Priorities
With Harmony, the order of patches is not linear. A plugin/mod that comes last can still add patches that execute first. For this to work, patches need to be annotated with method annotations:
[HarmonyPriority(int)] Sets the priority of this Prefix/Postfix. Defaults to Priority.Normal (400)

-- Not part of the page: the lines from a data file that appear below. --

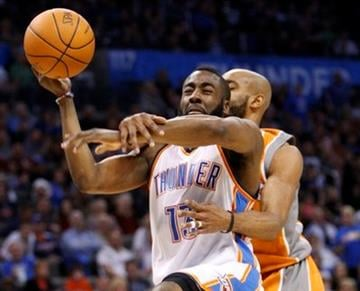 Oklahoma City Thunder guard James Harden, left, is fouled by Phoenix Suns guard Vince Carter during the fourth quarter of an NBA basketball game in Oklahoma City, Sunday, March 6, 2011. Oklahoma City won 122-118. (AP Photo/Sue Ogrocki) By Sue Ogrocki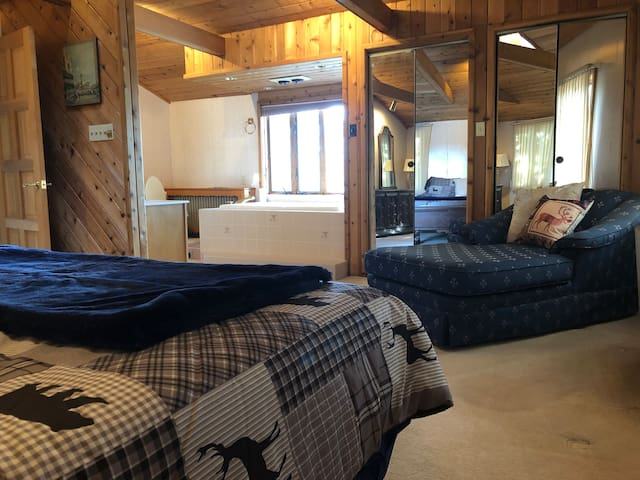 Views in the 2nd Master Bedroom, nice views from the soaker tub, heated bathroom, knotty pine... Large closets.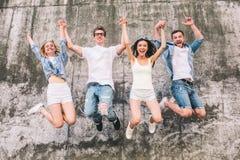 Wspaniali i ładni ludzie są skakać w powietrzu Trzymają ich ręki w powietrzu zbyt Firma jest na obraz royalty free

[HarmonyBefore(string[])] Indicates that this Prefix/Postfix should be executed before any of the ID's given
[HarmonyAfter(string[])] Indicates that this Prefix/Postfix should be executed after any of the ID's given
Example:
Given the following method:
class Foo
{
static string Bar() => "secret";
}
and Plugin 1
void Main_Plugin1()
{
var harmony = new Harmony("net.example.plugin1");
harmony.PatchAll(Assembly.GetExecutingAssembly());
}
[HarmonyPatch(typeof(Foo))]
[HarmonyPatch("Bar")]
class MyPatch
{
static void Postfix(ref string result) => result = "new secret 1";
}
and Plugin 2
void Main_Plugin2()
{
var harmony = new Harmony("net.example.plugin2");
harmony.PatchAll(Assembly.GetExecutingAssembly());
}
[HarmonyPatch(typeof(Foo))]
[HarmonyPatch("Bar")]
class MyPatch
{
static void Postfix(ref string result) => result = "new secret 2";
}
a call to Foo.Bar()
would return "new secret 2" because both plugins register their Postfix with the same priority and so the second Postfix overrides the result of the first one. As an author of Plugin 1, you could rewrite your code to
void Main_Plugin1b()
{
var harmony = new Harmony("net.example.plugin1");
harmony.PatchAll(Assembly.GetExecutingAssembly());
}
[HarmonyPatch(typeof(Foo))]
[HarmonyPatch("Bar")]
class MyPatch
{
[HarmonyAfter(["net.example.plugin2"])]
static void Postfix(ref string result) => result = "new secret 1";
}
and would be executed after net.example.plugin2 which gives you (for a Postfix) the chance to change the result last. Alternatively, you could annotate with [HarmonyPriority(Priority.Low)] to come after plugin1.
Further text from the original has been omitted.